# Pocket Wizard Setup.



## jwbryson1

If I buy one of these:  PocketWizard Plus II Transceiver / Radio Slave 801-125 B&H Photo

Doesn't it send a signal to my SB-700, so I don't need an extra receiver to trigger the flash off camera?

Isn't the same thing true with the Yongnuo 560 seen here:  Amazon.com: Yongnuo YN-560 Speedlight Flash for Canon and Nikon: Camera & Photo

If I need a receiver, do I have to get one of these too for each flash?  PocketWizard MiniTT1 Radio Slave Transmitter for Nikon 801-143


----------



## Village Idiot

Transmitter = send
Receiver = receive
Transceiver = send & receive

Pocket Wizards send signals to each other or to Pocket Wizard enabled devices, which Canon and Nikon flashes are not. The mini TT is a transmitter. It only sends a signal and is for the camera to send the infromation from the camera to a device than can pick that signal up, translate it and use it. The other devices are transceivers which can transmit and receive signals so they can be used on the camera or one the flash.

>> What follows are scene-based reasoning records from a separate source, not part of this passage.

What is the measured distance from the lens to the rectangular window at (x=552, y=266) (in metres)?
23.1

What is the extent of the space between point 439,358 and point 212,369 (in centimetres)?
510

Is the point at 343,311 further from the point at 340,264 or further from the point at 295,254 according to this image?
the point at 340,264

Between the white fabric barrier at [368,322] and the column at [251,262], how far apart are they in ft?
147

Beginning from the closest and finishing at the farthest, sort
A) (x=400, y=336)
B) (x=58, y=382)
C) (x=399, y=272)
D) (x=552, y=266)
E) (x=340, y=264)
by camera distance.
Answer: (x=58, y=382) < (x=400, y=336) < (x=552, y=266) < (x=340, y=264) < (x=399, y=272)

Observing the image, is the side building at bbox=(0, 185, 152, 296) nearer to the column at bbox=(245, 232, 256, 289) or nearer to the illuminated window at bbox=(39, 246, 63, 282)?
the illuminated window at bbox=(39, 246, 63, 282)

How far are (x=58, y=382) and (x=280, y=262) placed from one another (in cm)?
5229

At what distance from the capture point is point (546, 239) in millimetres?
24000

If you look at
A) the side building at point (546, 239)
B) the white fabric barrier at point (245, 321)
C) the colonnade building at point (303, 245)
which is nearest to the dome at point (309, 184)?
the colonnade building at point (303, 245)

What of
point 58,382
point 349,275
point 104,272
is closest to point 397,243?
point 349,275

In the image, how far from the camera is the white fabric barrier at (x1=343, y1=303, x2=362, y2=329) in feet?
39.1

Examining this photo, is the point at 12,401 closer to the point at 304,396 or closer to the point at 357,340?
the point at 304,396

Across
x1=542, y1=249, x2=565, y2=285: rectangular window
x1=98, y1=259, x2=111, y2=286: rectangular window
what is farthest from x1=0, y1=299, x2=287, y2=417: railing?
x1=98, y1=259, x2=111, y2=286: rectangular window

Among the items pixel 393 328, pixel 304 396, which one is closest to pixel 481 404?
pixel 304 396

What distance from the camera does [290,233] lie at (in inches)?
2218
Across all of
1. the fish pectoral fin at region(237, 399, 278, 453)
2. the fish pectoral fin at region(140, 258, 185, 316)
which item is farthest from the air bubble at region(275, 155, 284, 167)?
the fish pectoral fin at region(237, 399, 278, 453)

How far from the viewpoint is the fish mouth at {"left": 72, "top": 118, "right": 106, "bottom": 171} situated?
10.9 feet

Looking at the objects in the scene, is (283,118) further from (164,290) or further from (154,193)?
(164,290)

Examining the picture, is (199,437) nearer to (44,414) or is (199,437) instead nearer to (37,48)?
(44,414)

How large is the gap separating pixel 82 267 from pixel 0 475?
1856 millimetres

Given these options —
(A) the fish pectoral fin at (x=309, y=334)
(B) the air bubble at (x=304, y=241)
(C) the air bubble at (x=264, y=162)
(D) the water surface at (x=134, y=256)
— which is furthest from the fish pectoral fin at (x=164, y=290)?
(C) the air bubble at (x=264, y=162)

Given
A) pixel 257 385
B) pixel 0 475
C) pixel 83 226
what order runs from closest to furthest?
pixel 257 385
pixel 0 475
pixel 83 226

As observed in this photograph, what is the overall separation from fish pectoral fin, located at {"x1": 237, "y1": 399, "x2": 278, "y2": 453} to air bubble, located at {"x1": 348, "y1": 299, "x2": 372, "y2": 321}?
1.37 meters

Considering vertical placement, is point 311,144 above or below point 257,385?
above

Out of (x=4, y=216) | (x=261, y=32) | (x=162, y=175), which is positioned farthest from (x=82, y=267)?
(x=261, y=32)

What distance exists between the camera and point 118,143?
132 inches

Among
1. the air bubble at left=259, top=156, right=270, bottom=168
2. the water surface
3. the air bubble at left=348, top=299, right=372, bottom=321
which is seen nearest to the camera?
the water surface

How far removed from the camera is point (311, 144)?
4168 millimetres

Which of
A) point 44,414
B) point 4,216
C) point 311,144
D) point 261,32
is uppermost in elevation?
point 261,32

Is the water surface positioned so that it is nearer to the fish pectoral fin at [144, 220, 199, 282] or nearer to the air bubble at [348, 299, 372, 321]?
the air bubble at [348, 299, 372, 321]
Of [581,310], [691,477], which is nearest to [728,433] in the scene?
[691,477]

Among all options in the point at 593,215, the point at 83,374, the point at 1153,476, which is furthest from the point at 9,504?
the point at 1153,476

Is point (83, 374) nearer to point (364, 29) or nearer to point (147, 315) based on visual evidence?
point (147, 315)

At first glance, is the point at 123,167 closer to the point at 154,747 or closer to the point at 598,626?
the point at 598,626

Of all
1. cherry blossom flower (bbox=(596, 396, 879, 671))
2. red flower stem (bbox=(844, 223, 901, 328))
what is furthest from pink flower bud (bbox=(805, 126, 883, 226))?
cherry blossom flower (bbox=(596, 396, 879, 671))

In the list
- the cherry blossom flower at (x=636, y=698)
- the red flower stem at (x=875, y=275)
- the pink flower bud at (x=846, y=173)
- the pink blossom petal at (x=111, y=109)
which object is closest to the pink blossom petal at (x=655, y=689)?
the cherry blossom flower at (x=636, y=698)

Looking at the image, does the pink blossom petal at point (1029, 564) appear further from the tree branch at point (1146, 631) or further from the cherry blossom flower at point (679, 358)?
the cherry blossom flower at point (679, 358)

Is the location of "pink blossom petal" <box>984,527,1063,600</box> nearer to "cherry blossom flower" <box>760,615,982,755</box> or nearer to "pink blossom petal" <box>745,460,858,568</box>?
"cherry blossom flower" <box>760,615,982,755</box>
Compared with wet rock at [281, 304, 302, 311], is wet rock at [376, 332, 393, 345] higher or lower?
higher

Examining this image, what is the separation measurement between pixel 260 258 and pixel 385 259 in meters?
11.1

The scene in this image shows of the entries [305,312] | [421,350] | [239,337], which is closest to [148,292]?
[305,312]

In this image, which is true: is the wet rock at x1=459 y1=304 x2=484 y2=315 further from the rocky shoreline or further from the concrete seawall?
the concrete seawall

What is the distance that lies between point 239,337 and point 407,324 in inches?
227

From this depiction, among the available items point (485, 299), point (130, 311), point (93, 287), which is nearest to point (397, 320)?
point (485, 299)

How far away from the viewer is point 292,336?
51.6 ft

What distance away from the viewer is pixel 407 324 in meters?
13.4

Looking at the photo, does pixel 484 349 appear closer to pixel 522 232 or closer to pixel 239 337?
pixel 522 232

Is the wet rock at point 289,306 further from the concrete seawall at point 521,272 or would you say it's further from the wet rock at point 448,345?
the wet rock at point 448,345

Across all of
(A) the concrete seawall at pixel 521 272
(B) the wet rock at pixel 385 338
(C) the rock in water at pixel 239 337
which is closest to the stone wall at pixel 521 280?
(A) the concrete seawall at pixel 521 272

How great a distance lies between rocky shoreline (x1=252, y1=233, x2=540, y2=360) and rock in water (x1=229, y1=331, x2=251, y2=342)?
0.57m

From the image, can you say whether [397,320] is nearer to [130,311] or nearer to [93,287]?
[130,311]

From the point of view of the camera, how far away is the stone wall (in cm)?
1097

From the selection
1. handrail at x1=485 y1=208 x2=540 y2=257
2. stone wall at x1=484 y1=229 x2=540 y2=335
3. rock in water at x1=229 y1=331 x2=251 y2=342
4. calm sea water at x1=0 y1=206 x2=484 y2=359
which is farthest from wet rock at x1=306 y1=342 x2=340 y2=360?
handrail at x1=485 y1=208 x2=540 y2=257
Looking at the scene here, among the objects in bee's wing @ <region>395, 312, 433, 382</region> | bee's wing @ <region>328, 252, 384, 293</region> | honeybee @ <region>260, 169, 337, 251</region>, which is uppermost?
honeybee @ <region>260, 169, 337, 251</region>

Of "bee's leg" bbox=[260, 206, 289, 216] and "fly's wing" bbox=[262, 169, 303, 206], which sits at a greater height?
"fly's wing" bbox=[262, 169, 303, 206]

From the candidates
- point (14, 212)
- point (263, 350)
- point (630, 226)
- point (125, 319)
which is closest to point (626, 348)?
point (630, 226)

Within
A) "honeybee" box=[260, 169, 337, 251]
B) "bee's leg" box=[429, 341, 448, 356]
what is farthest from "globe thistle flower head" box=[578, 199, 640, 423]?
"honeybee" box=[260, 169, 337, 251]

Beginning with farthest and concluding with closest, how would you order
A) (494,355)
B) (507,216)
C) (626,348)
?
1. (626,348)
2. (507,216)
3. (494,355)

You need at least one mini TT transmitter for the camera and a transceiver for each flash or a transceiver for the camera and once for each flash. So no matter what, you need one Pocket Wizard device on the camera to send the signal and one Pocket Wizard device on *each* flash that you want to trigger via Pocket Wizard.

Some devices like sekonic light meters and Profot and Dynalite packs have PW receivers built in.


----------



## jwbryson1

Village Idiot said:


> Transmitter = send
> Receiver = receive
> Transceiver = send & receive
> 
> Pocket Wizards send signals to each other or to Pocket Wizard enabled devices, which Canon and Nikon flashes are not. The mini TT is a transmitter. It only sends a signal and is for the camera to send the infromation from the camera to a device than can pick that signal up, translate it and use it. The other devices are transceivers which can transmit and receive signals so they can be used on the camera or one the flash.
> 
> You need at least one mini TT transmitter for the camera and a transceiver for each flash or a transceiver for the camera and once for each flash. So no matter what, you need one Pocket Wizard device on the camera to send the signal and one Pocket Wizard device on *each* flash that you want to trigger via Pocket Wizard.
> 
> Some devices like sekonic light meters and Profot and Dynalite packs have PW receivers built in.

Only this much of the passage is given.